Still, reasonable people, and certainly anyone aware of the contents of said tape, Trump's own books, and a recent Associated Press story about conditions Trump created on "The Apprentice Set," are likely wondering the same thing. Why would Trump, of all people, dare to raise marital infidelity, boorish or potentially criminal behavior with women? The answer lies in a a whole series of things that some people are loath to admit but that many of us think, believe or harbor somewhere deep inside our culturally-shaped minds.

Around the world, this isn't a strategy that would work with most voters, said Chris Ryan, a psychologist and co-author of the New York Times bestseller, Sex at Dawn: How We Mate, Why We Stray, and What It Means for Modern Relationships. In fact, it's worth noting right now that during the height of the Monica Lewinsky scandal Hillary Clinton's public approval ratings rose. So not even every American is inclined to view Bill Clinton's behavior or even what Hillary Clinton said or did in his defense the same way. But some American voters are.

"I don't think that it's true that women are universally blamed for their husband's infidelities," Ryan said. "I never heard anyone criticizing [former French President François] Mitterrand's wife, for example. He had a mistress for decades who was also at his [state] funeral.

"I think that the instinct to blame Hillary Clinton for Bill Clinton's behavior is part of a particularly American, puritanical, sex-negative way of thinking," Ryan continued. "I think the most vehement conservative voices in politics insist that more flexible or varied relationships and roles for men and women are un-American. For them, it's unimaginable and un-Christian."

Phyllis Chesler is a psychotherapist and author of a number of books exploring gender issues. Among them, her 2002 book, "Woman's Inhumanity to Woman," became one of the first to document the types of indirect supposedly more lady-like competition that women often engage in with one another. This is the mean-girl stuff grown up. And, for some, perhaps many women, this feeds a tendency to hold other women to higher standards than they do men, to hone in on the ways in which their life differs from that of other women and focus their critiques of other women on the specific ways in which they differ.

To some degree, Chesler agrees with Ryan. Those who are most invested traditional gender roles are the most likely to be receptive to any effort Trump makes to dirty Hillary Clinton up with Bill Clinton's behavior, alleged misconduct and Clinton's role in helping him survive politically.

"This [line of attack against Clinton] IS already effective among conservatives and among many religious people," said Chesler. "...[B]oth traditional men and women who may understand that women’s roles have progressed but who may still have an implicit and unconscious bias against women leaders, towards non-traditional women, women in positions of great and greatly symbolic authority.
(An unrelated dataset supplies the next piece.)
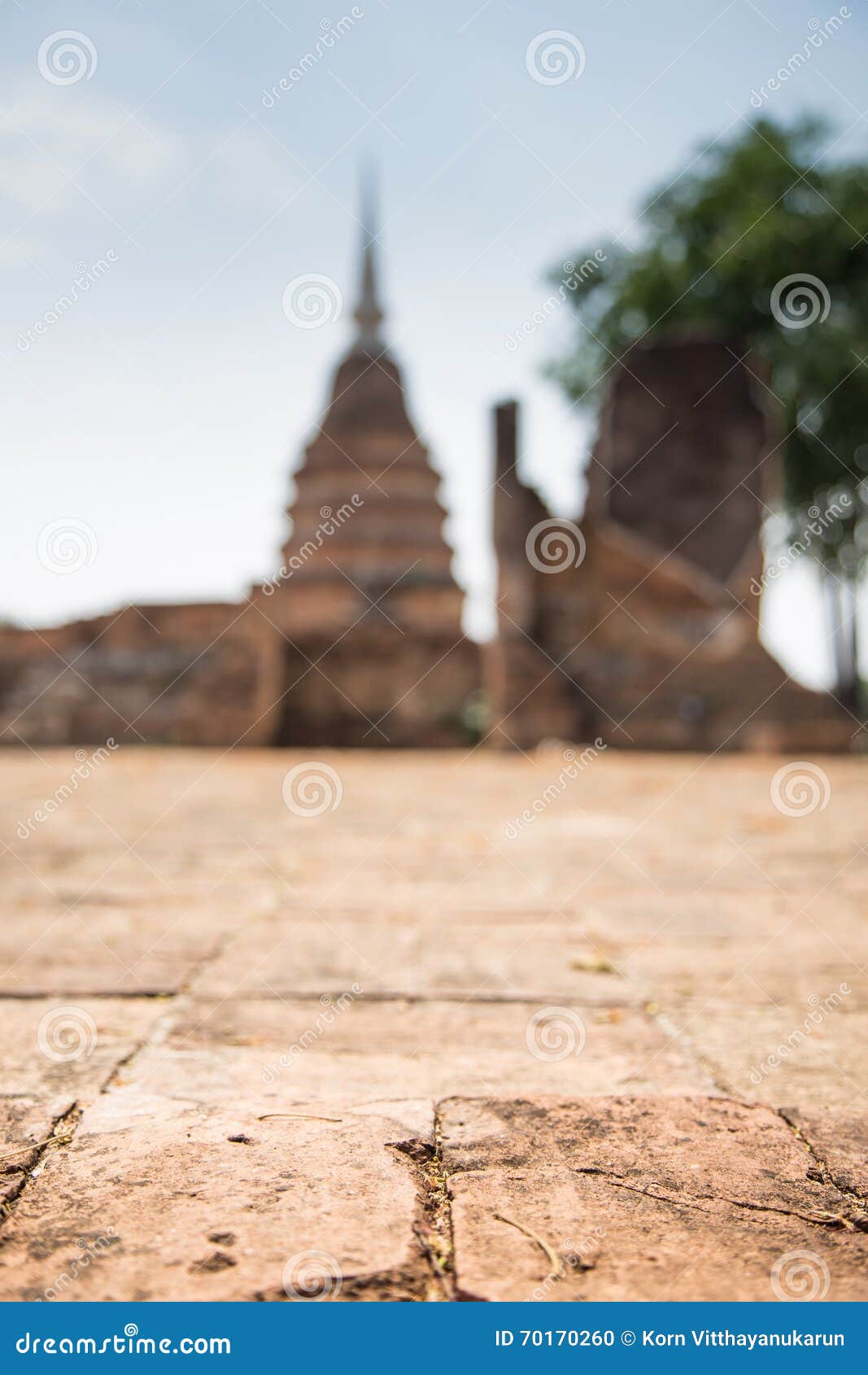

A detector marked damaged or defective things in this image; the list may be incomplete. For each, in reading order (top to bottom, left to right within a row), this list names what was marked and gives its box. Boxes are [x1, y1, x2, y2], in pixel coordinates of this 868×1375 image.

cracked brick surface [0, 753, 863, 1298]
However, Chesler also thinks Trump's decision to weaponize adultery and other activities could speak directly to women who labor under an irresistible impulse to compete with other women. And this group may be larger than people think. According to Chesler, women who consider themselves strong, career-driven feminists are in some cases mystified by the existence of the Clinton's ongoing marriage and in other cases irritated by it. And some of these women hold both Bill Clinton's affairs and Hillary Clinton's decision to remain married to him as evidence that they are, indeed superior to Clinton. For these women, Trump's reminders may trigger the parts of their mind that need to believe that they are smarter, stronger, bolder, better respected or more deeply cherished by their husbands than Hillary Clinton.

"Women compare themselves constantly to other women," says Chesler.

None of this is to say that some Americans -- men and women who rest at different spots along the political spectrum and organize their lives in traditional and transgressive ways -- will not find this entire line of debate or discussion repugnant, hypocritical or good reason to vote against Trump.